House debates

Wednesday, 6 December 2006

Questions without Notice

Economy

2:33 pm

Photo of John HowardJohn Howard (Bennelong, Liberal Party, Prime Minister) Share this | Hansard source

I thank the member for Lindsay, whose constituents have certainly benefited over the last 10½ years from a strong economy. There were some documents released this morning called the national accounts. Amongst many other things, the national accounts showed that real wages have now risen by 17.9 per cent. Can I say that again, Mr Speaker: by 17.9 per cent since 1996, compared to a reduction of 1.7 per cent in real terms when Labor was last in government. In addition, there are nearly two million additional extra jobs since 1996. All of these results are good news for Australian families. Of course, there was introduction of Work Choices, which includes as a key element the introduction of Australian workplace agreements. Incidentally, in November the number of new workplace agreements signed was a record, at 33,927, and in the seven months that have gone by since Work Choices came in 181,671 AWAs have been entered into. In a year’s time there will be almost one million Australian workplace agreements. Yet this morning the Deputy Leader of the Opposition has indicated in an interview in the West Australian newspaper that the opposition will stick with the union demanded promise of abolishing AWAs if it is elected.

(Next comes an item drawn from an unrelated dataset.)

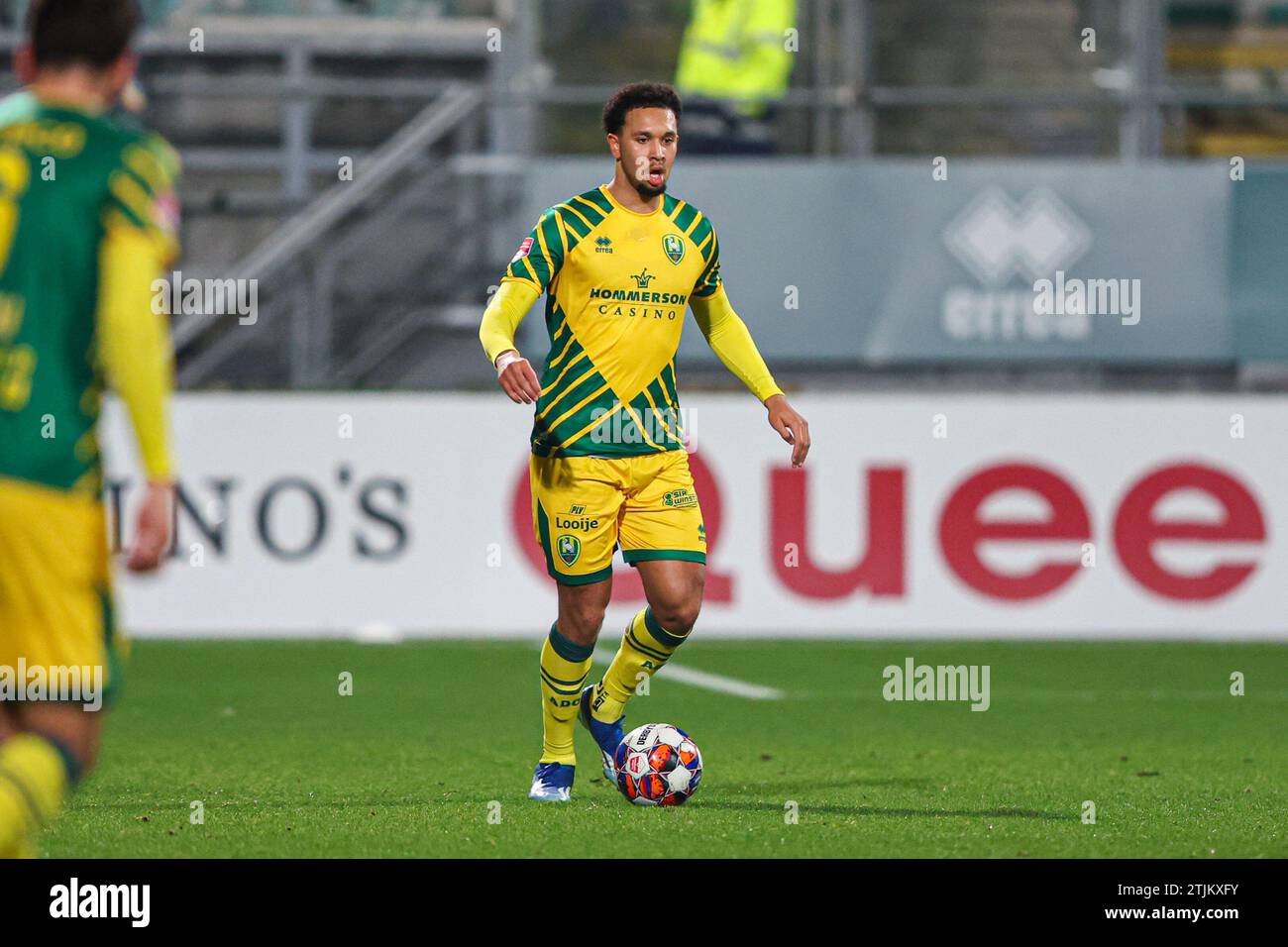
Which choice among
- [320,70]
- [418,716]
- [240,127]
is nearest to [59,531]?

In other words, one million Australian families are going to have their working lives thrown into chaos by the decision of a Labor government, if it were elected, to abolish AWAs. This will hurt Australian families. It will not only hurt Australian families; it will hurt the industries of Western Australia. The mining industry of Western Australia dreads the idea of AWAs being abolished because AWAs lie at the heart of the success, the prosperity and the progress of the mining industry of Western Australia. We are constantly told by the current spokesman on industrial relations, the member for Perth, that all our economic prosperity comes out of the mining industry. That is not correct, but I certainly acknowledge that the mining industry has been a very important part of it. So far from AWAs being bad news for families, they provide families with higher incomes, the flexibility of working from home, the flexible use of annual leave and sick leave, job sharing, and flexible start and finish times. Yet because the unions want it, the Labor Party would sweep all of this away and throw the working lives of a million Australians into chaos.